Budget de l'Italie : traité de marchand de tapis par Moscovici, Salvini s'offusque et réplique
- Avec AFP
Après que le commissaire européen Pierre Moscovici a déclaré qu'un accord avec l'Italie ne pouvait être une discussion de «marchands de tapis», le ministre italien de l'Intérieur, Matteo Salvini, s'est vexé et a exigé le respect des Italiens.
«J'en ai marre des insultes qui arrivent chaque jour de Bruxelles et de Paris». Le vice-Premier ministre italien, Matteo Salvini, s'est offusqué ce 22 octobre de remarques faites par le commissaire européen aux Affaires économiques, Pierre Moscovici, sur le budget italien, retoqué par Bruxelles, dans un climat déjà tendu entre les deux hommes. Pierre Moscovici a en effet laisser entendre qu'un accord entre l'Italie et l'Union européenne ne pouvait être le fruit d'une négociation de «marchands de tapis». Une remarque qui a piqué au vif le ministre italien.
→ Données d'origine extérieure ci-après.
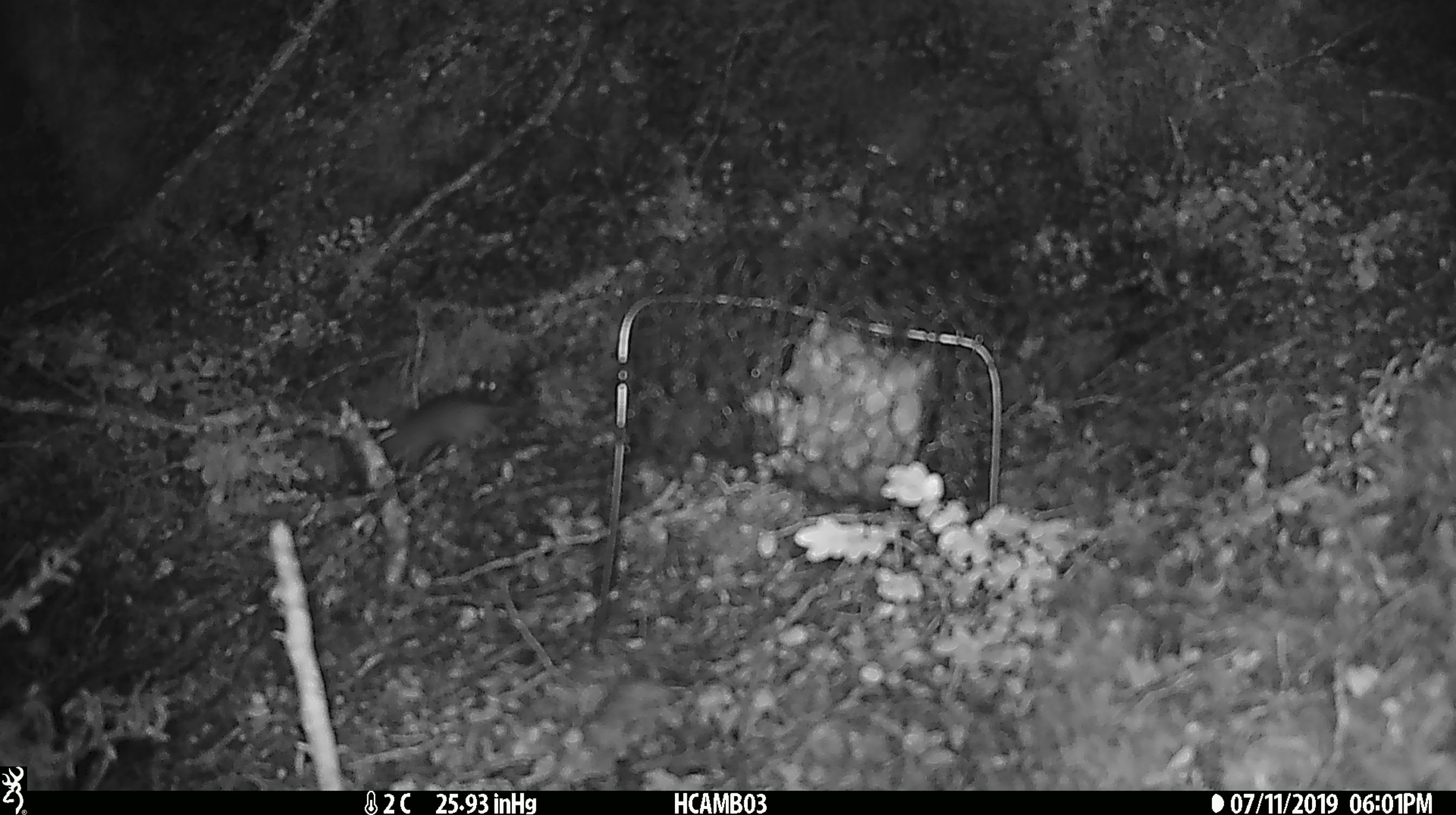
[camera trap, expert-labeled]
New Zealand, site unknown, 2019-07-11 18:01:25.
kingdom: Animalia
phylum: Chordata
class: Mammalia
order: Rodentia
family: Muridae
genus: Mus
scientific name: Mus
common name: mouse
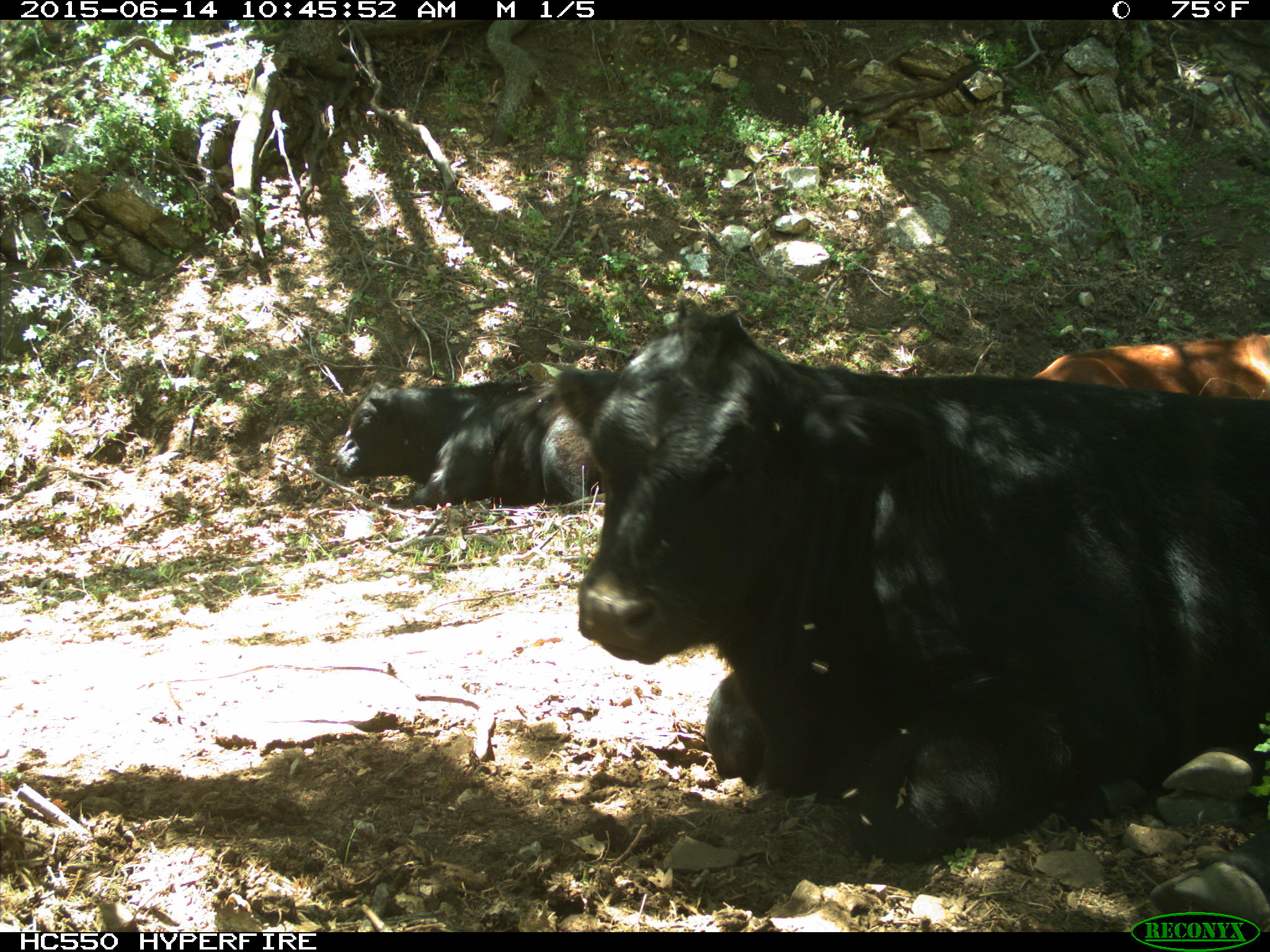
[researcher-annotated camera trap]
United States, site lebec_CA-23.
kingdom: Animalia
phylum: Chordata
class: Mammalia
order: Artiodactyla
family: Bovidae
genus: Bos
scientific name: Bos taurus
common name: domestic cow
Tout a commencé le 21 novembre, quand Matteo Salvini, leader de la Ligue du nord, un des deux partis de la coalition au pouvoir avec le Mouvement 5 étoiles, a ironisé sur la décision de Bruxelles de rejeter le budget italien. «La lettre de l'UE est arrivée ? J'attends aussi celle du Père Noël», s'est-il moqué.
Le 22 novembre, dans un entretien avec le quotidien italien Corriere della Sera, Pierre Moscovici a répliqué, en demandant à l'Italie de faire preuve de respect et de «ne pas tirer sur le pianiste». «Je ne suis pas le père Noël, je suis le commissaire aux Affaires économiques et je pense que ces questions doivent être traitées avec respect réciproque, sérieux et dignité», a-t-il déclaré, en appelant de nouveau au dialogue. Il a par ailleurs assuré que les commentaires de la Commission sont «toujours prudents», a fortiori dans le cas de l'Italie où le gouvernement est «particulier avec des leaders politiques parfois agressifs».
Dans la matinée, à Paris, Pierre Moscovici a assuré que trouver un accord était «vraiment la volonté de la Commission européenne et la [sienne]». «Nous ne pouvons trouver de solution qu'ensemble», a-t-il dit, en soulignant que si on ne «meurt pas» d'une procédure pour déficit excessif, «il vaut mieux éviter d'y entrer». «Le problème d'un accord, c'est qu'il faut s'entendre sur ce que ça peut être […] On travaille dans le cadre des règles. Ça ne peut pas être une discussion de marchands de tapis», a-t-il lancé.
Une remarque que Matteo Salvini n'a pas laissé passer. «Le peuple italien n'est pas un peuple de marchands de tapis ou de mendiants. Moscivici continue à insulter l'Italie mais son salaire est payé aussi par les Italiens», a-t-il fustigé. «Maintenant, ça suffit : la patience est à bout», a martelé le ministre de l'Intérieur qui a par ailleurs réaffirmé que le gouvernement ne modifierait pas son budget 2019, qui prévoit un déficit à 2,4% du PIB, malgré les spéculations de la presse italienne en ce sens.
Choisir entre Bruxelles et les Italiens
«Nous, des pas en arrière, nous n'en faisons pas», a affirmé Matteo Salvini, en soulignant qu'il ne renoncerait notamment jamais à la réforme de la loi sur les retraites qui prévoit un départ facilité. «Je ne veux me disputer avec personne, mais je dois choisir entre Bruxelles et les Italiens et le choix est facile», a-t-il encore lancé, en demandant «le respect pour le peuple italien».
Dans un ton plus modéré, le chef du gouvernement Giuseppe Conte a lui aussi maintenu le cap sur la loi de finances. «Si c'est dans l'intérêt des Italiens, nous ne sommes disposés à renoncer à rien», a-t-il affirmé, alors qu'on lui demandait à quoi il était prêt à renoncer dans le cadre des négociations avec la Commission. Il a précisé «avoir hâte de dialoguer avec le président [de la Commission Jean-Claude] Juncker et les autres commissaires invités au dîner du 24 novembre».
«J'expliquerai qu'il s'agit d'un budget conçu dans l'intérêt des Italiens et évidemment également de l'Europe : donc il n'y a pas de prétendue rébellion, aucune prétendue désobéissance aux règles communes», a ajouté Giuseppe Conte. Il a en outre souligné que «la réduction de la dette [était] un objectif commun avec l'Europe» : «nous sommes en train de travailler à [sa] réduction» en «orientant le pays vers la croissance». «Nous voulons un pays plus compétitif [...] Les recettes orientées vers l'austérité ces dernières années ont échoué. Ceci est notre recette», a-t-il encore affirmé.